The cases cited by the epidemiology chapter, Kehm and Ellis, both involved “factual findings” in public investigative or evaluative reports, which were independently admissible under Federal Rule of Evidence 803(8)(C).  See Ellis, 745 F.2d at 299-303; Kehm, 724 F.2d at 617-18.  As such, the cases hardly support the chapter’s suggestion that Rule 703 is a rule of admissibility for epidemiologic studies.

Here the RMSE, in one sentence, confuses Rule 703 with an exception to the rule against hearsay, which would prevent the statistical studies from being received in evidence.  The point is reasonably clear, however, that the studies “may be offered” to explain an expert witness’s opinion.  Under Rule 705, that offer may also be refused. The offer, however, is to “explain,” not to have the studies admitted in evidence.

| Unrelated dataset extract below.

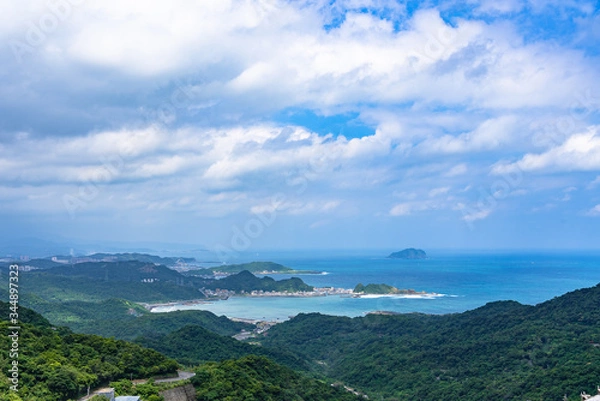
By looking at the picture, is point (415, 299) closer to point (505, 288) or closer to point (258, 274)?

The RMSE is certainly not alone in advancing this notion that studies are themselves admissible.  Other well-respected evidence scholars lapse into this position:

“Well conducted studies are uniformly admitted.”

David L. Faigman, et al., Modern Scientific Evidence:  The Law and Science of Expert Testimony v.1, § 23:1,at 206 (2009)

Evidence scholars should not conflate admissibility of the epidemiologic (or other) studies with the ability of an expert witness to advert to a study to explain his or her opinion.  The testifying expert witness really has no need to become a conduit for off-hand comments and opinions in the introduction or discussion section of relied upon articles, and the wholesale admission of such hearsay opinions undermines the court’s control over opinion evidence.  Rule 703 authorizes reasonable reliance upon “facts and data,” not every opinion that creeps into the published literature.